With convictions at a record low, Shadow Solicitor General Ellie Reeves asked if the government would 'sit back and watch the effective decriminalisation of rape'.

Houses of Parliament

by Rhiannon Evans |
Updated on

There's been social media fury after Attorney General Michael Ellis told female Labour MP Ellie Reeves when she was using 'emotive language' when she questioned him about rape conviction rapes in the UK.

Speaking in the House of Commons, Shadow Solicitor General Ellie Reeves took the government to task on the appalling rape conviction rate, which many commentators and campaigners have claimed is effectively the decriminalisation of rape in this country.

In the year to the end of March 2020, 58,856 cases of rape were recorded by police forces in England and Wales. These led to just 2,102 prosecutions, compared with 3,043 in the previous 12 months.

In July last year, Dame Vera Baird QC, Victims Commissioner said: ‘In effect, what we are witnessing is the decriminalisation of rape. In doing so, we are failing to give justice to thousands of complainants.’

In the year to March 2020, just 1.4% of rape cases recorded by police resulted in a suspect being charged (or receiving a summons).

Today, Ms Reeves said, speaking to the Attorney General: 'I’m not sure he grasps the scale of the issue. Last year the police recorded over 55,000 rapes but there were only 2,100 prosecutions and 1,400 convictions.

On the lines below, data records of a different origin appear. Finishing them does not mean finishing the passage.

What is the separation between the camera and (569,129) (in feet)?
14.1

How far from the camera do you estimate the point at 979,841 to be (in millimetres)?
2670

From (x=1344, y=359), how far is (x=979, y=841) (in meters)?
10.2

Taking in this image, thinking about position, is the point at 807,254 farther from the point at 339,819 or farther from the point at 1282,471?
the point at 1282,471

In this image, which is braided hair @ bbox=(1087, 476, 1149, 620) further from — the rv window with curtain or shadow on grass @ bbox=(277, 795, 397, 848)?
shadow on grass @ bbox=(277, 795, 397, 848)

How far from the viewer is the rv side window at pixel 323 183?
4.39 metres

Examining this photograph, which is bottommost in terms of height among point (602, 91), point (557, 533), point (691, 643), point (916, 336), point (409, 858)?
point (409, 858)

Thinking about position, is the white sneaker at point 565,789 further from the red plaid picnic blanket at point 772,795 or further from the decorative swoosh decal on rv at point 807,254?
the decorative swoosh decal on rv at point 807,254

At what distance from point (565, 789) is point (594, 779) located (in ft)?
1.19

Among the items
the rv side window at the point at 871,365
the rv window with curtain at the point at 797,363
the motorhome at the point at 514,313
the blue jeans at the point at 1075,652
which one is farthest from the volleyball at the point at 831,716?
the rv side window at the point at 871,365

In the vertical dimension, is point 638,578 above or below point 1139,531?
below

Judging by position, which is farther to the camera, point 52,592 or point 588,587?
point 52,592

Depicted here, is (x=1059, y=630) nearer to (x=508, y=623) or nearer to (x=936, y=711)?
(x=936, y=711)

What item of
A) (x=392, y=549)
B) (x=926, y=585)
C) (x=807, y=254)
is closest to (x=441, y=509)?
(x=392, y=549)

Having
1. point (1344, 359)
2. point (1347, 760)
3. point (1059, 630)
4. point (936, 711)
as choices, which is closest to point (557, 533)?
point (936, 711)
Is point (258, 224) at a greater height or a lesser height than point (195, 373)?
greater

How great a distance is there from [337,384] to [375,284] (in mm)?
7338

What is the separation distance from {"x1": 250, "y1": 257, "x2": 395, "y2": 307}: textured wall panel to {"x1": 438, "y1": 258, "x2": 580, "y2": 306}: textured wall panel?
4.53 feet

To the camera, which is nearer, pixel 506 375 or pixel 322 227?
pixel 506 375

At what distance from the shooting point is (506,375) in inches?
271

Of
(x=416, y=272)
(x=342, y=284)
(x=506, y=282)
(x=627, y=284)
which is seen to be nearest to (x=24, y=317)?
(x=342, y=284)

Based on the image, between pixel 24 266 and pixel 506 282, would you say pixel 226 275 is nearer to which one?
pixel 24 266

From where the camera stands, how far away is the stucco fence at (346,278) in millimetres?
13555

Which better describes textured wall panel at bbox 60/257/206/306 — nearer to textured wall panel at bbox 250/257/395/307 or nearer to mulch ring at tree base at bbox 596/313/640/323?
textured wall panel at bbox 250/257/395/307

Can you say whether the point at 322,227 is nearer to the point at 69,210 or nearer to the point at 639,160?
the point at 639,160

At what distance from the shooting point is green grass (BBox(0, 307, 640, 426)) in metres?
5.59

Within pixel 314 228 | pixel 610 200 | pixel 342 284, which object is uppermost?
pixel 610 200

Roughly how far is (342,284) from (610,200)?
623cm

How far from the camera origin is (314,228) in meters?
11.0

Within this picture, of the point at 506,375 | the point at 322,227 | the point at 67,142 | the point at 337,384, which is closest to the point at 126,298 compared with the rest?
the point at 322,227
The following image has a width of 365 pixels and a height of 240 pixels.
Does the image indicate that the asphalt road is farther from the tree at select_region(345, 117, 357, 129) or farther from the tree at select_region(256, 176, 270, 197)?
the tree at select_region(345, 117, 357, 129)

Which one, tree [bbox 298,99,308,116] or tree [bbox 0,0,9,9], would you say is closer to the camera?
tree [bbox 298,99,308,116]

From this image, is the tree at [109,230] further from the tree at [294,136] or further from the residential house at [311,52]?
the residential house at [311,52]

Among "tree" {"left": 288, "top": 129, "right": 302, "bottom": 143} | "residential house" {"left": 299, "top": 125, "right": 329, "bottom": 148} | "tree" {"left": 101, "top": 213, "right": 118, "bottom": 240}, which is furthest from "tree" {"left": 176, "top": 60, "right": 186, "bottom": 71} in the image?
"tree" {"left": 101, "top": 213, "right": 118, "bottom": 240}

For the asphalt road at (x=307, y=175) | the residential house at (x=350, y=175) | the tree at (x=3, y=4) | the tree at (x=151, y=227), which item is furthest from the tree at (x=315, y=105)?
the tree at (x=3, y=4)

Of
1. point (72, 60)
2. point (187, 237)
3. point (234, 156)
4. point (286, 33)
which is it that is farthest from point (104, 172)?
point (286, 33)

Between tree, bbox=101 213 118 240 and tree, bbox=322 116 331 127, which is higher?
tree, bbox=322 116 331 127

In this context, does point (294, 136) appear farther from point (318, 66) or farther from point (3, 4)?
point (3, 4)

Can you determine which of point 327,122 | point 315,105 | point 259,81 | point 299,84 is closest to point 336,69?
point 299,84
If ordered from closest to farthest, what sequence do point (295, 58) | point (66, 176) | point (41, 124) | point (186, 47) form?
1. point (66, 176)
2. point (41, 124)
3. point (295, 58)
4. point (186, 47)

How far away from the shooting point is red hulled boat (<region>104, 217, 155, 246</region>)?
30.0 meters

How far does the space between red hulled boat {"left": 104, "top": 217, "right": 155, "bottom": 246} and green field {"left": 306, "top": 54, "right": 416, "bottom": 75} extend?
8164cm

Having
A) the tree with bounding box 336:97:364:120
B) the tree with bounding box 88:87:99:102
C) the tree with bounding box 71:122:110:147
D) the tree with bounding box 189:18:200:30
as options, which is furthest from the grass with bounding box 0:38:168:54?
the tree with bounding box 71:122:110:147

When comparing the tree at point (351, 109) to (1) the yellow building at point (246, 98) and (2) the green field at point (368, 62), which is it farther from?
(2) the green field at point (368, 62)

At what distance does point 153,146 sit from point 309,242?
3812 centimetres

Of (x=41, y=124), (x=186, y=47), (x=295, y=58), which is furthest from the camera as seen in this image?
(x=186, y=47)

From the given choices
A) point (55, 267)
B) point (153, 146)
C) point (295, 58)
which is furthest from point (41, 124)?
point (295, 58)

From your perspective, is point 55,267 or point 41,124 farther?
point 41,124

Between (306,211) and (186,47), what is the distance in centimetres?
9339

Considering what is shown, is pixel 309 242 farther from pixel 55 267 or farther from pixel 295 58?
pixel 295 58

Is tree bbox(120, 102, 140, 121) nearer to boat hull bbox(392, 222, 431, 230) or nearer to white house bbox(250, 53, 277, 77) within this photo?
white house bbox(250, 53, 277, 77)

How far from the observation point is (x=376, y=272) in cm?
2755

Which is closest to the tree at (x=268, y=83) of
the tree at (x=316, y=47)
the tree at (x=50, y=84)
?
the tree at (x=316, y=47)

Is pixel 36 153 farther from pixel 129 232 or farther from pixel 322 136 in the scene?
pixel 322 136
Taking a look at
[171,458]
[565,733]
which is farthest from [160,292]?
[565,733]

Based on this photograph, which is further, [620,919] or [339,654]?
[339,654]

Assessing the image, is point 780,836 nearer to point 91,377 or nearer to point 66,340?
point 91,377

'The government announced their end to end rape review and we are still waiting for it. So I ask the Attorney General again, will he make rape a dedicated specialism within the CPS and will he back Labour’s Survivors Support plan for rape victims or will he sit back and watch the effective decriminalisation of rape?'

In response, Mr Ellis said: 'I don’t think that the emotive language that the honourable lady uses is appropriate at all. I have to say that’s not the case. The reality of the matter is we’ve said we will always look at any ideas and suggestions, but she talks about 55,000 cases. Only about 5,000 of those were actually referred to the CPS, so the CPS works very hard to prosecute and charge all of the cases referred to it and the statistics of that have gone up. They’re now at 65% of all cases referred to it are resulting in a charge and I would suggests she looks carefully at the CPSI report which indicates good work in this area, although I do very much acknowledge that more needs to be done.'

There was fury at his comments on social media, especially given the renewed calls of women for the government to listen to them about the threat of male violence, following the murder of Sarah Everard.

The government were criticised earlier this week for announcing a plan that included better street lighting and plain-clothes police officers in nightclubs.